The prime causes of the increased losses are lower commission revenue than delivery costs, heavy refunds to the customers and money disbursed to restaurants for the food sold at discounted rates by UberEat.
Owing to increased expenditure, competition and unsustainability, UberEat suffered losses which, in turn, affected the profits of the Indian bureau, Uber India. In order to trim losses, the parent company decided to sell its food delivery arm to its opponent, Zomato.
Dara Khosrowshahi, CEO of Uber, said: “Our Uber Eats team in India has achieved an incredible amount over the last two years, and I couldn’t be prouder of their ingenuity and dedication. India remains an exceptionally important market to Uber and we will continue to invest in growing our local Rides business, which is already the clear category leader. We have been very impressed by Zomato’s ability to grow rapidly in a capital-efficient manner and we wish them continued success.”

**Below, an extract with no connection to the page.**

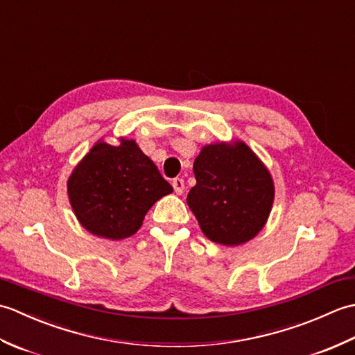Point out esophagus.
<instances>
[{"label": "esophagus", "mask_w": 355, "mask_h": 355, "mask_svg": "<svg viewBox=\"0 0 355 355\" xmlns=\"http://www.w3.org/2000/svg\"><path fill=\"white\" fill-rule=\"evenodd\" d=\"M172 186H173V191H175V193L182 195L183 191H184V180L183 178H173Z\"/></svg>", "instance_id": "esophagus-1"}]
</instances>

Is Selling UberEat a Right Move?
In the decelerating Indian economy, when the consumer market is being hit, sustainability is the major problem that the companies are facing currently. In such scenarios, if a company fails to achieve desired profits for a prolonged time then it would have to take a strategic move. If selling one of the verticals like Uber India, is a decisive move then a company should do it before incurring further losses. Similarly, merging with other business entities and acquiring other companies can be a suitable move reflecting the company’s best interest.
Recently, McDonald’s partnered with Zomato for delivering food in the Northern and Eastern regions of India and similar to this, Bains Capital is in discussions to buy the ice-cream making company, Dainshaw’s Dairy Food.